Uma médica endocrinologista foi consultada e refere que a paciente não realizou as dosagens hormonais solicitadas, ou seja, ela iniciou um tratamento hormonal não descrito no prontuário. Como conduta deste último profissional, a paciente foi encaminhada ao ambulatório de genética. A conduta da geneticista foi orientar a paciente sobre o distúrbio da diferenciação do sexo que ela suspeita, o pseudo-hermafroditismo, e explicar as etapas para investigação do caso. Solicitou os exames que já foram realizados e informou o valor e importância da realização do cariótipo. Por fim, agendou exame físico que será realizado em local apropriado. Na consulta seguinte, a geneticista obteve mais informações sobre a infância e adolescência da paciente e realizou exame físico.

A paciente relatou ter realizado mastectomia parcial sob alegação de ginecomastia que consiste no crescimento das mamas nos homens, geralmente associadas a desequilíbrios hormonais. Segundo descrição no prontuário, a geneticista teve dificuldade para realizar o exame físico por falta de condições apropriadas. Como conduta, a profissional solicitou o cariótipo para precisar o diagnóstico. Sua hipótese continuou pseudo-hermafroditismo masculino, disgenesia gonadal mista ou deficiência da 5a redutase. Aguardaria o retorno da paciente com os resultados do exame para fechar o diagnóstico, porém esta não retornou à consulta. A paciente interrompeu o tratamento no mesmo ano, em 2004.

O segundo caso, atendido em 2005, foi encaminhado para o Hospital por um neurologista infantil da cidade que o paciente reside, no interior do Estado, para avaliação no setor de genética, por apresentar quadro de anomalias congênitas múltiplas associadas à genitália externa. Na consulta, a geneticista fez anamnese da criança, exame físico, e registrou o resultado do cariótipo. O profissional não precisou o diagnóstico, e sua hipótese diagnóstica foi dismorfias múltiplas a esclarecer numa revisão de todo o caso, não solicitando exames de nenhuma espécie.

No retorno do paciente, o caso havia sido estudado e o médico forneceu um laudo, no qual constava histórico e hipótese diagnóstica suscitada até o momento. Ao que parece, o profissional solicitou um exame, pois se verificou que em posterior consulta, em julho de 2005, um resultado de exame não havia sido encontrado no hospital. Quanto ao ocorrido, o profissional aguardou providências. Esta foi a última consulta do paciente, que interrompeu o acompanhamento no mesmo ano. O médico geneticista foi o único profissional do hospital que teve contato com esse caso.
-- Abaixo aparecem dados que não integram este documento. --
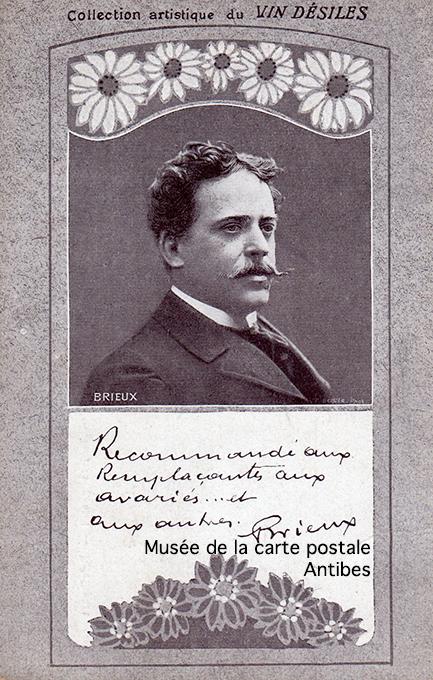 Carte postale ancienne avec autographe d'Eugène Brieux.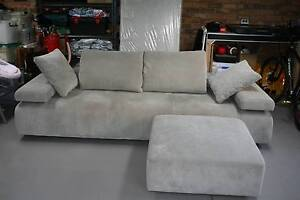 3 Seater King's Strata plus ottoman Ferntree Gully Knox Area Preview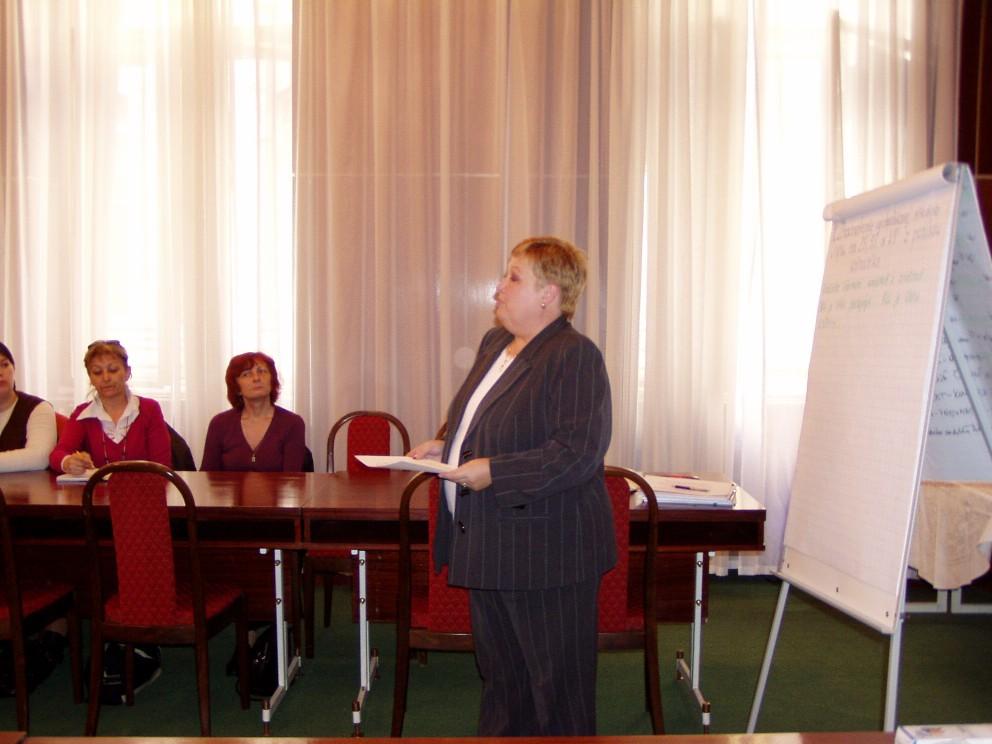 PhDr. Daniela Džuganová moderuje workshop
Os dados demonstram que um paciente chegou ao hospital por demanda espontânea e o outro, por encaminhamento de outro médico, um neurologista. Em ambos os casos, nota-se dificuldades na condução do caso, relacionadas à falta de estrutura física e laboratorial e interrupção por parte do paciente, ainda na fase diagnóstica.

Quanto ao resultado de apenas dois casos registrados no setor de genética do hospital no período de cinco anos, vale ressaltar que esses dados foram obtidos nos arquivos do Serviço de Genética Clínica. Este foi o único meio encontrado pela equipe para realizar uma pesquisa retrospectiva e encontrar especificamente casos de ambiguidade genital no universo dos atendimentos de um hospital geral.

 

Sobre o atendimento a sujeitos com ambiguidade genital

Para conhecer e compreender as ações envolvidas na atenção a pacientes com ambiguidade genital, privilegiou-se as respostas dos profissionais no que concerne a visão dos mesmos acerca dos atendimentos de sujeitos com esta problemática. Os médicos foram indagados ainda sobre a direção do tratamento e os métodos utilizados em uma decisão cirúrgica de definição do sexo. As respostas dos profissionais de psicologia deram subsídios para examinar a inserção do psicólogo nos atendimentos a casos de genitália ambígua.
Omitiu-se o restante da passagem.